『ビシュッ』
鋭い音がれいなと茂吉の耳に響いた、何事と思う間もなく茂吉の身体が奇妙な糸のようなモノでがんじがらめにされた。
「何だこれは、畜生がぁ身動きが取れん」
僅かに開いた襖の隙間から放たれた糸、襖が開くとそこに立っていたのはお咲であった。
「師匠・・・・何で此処に・・・・」
れいなの問いに答える事無く茂吉の前に迫るお咲。
「一つだけ聞かせてください、懺悔する気持ちはありますか」
お咲の問いに茂吉は声を荒げる。
「懺悔、何の事だ俺はお天道様に恥じぬ生き方をしておるつもりだ」
茂吉の居直りにれいなの怒りが一気にこみ上げた、きっとこの外道は私が何故命を狙ったのかさえ分かっていないに違いない。
怒りにまかせ叫び出しそうになるがそれより早く、お咲が夜叉のような表情に豹変し茂吉に低い声で宣告する。
「では、死んで詫びていただきます」
その一言と共にお咲の右手が茂吉の首筋を撫でたかと思うと、茂吉の首筋からおびただしい鮮血が溢れ出た。
外道の死は惨たらしいものだった、止まることのない出血に徐々に奪われていく体温、止血をしたくても四肢の自由を奪う弦によって身動きができない。

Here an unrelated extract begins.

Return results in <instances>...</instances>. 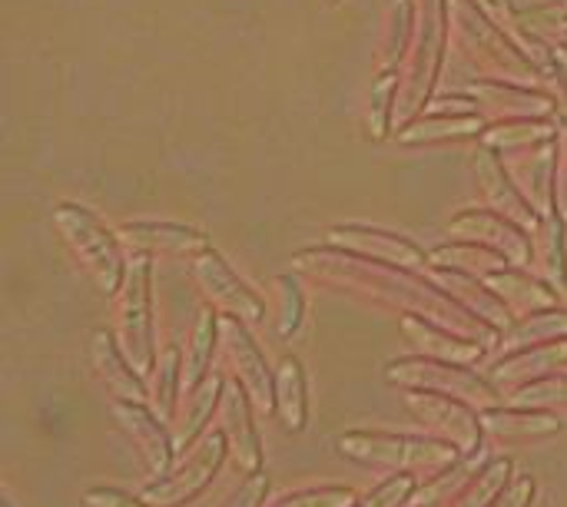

やがて畳に溢れた血の海の中に突っ伏し茂吉は事切れた。
茂吉が事切れた後、れいなは冷静にお咲の手際を吟味していた。
茂吉の身体の自由を奪ったのは箏の弦であった、炙った蝋を塗り込んで強度を増したもので、並みの力では引きちぎることもできない代物だ。
お咲の右手の親指、人差指、中指にはめられた爪から鮮血が滴り落ちている。
普段箏に使う爪よりも先端が鋭く研ぎ澄まされている、どう見ても人の命を奪うために意匠されたモノにしか見えない
そして確実に頸動脈を掻っ切ったお咲の手際、熟練の仕事人でもこうも見事な仕事はできない。
「師匠、あなたは一体」
恐る恐る問いかけるれいなに対し、お咲は淡々と弦を回収しながら答える。
「まずはこの場を去りましょう、家人に露見して騒ぎになっては面倒です」
自分より余程冷静なお咲の言われるままに屋敷を後にする。
いつの間にか外は雨が降りはじめている、まるで拭っても拭いきれない自分たちの返り血を洗い流そうとしてるようだ。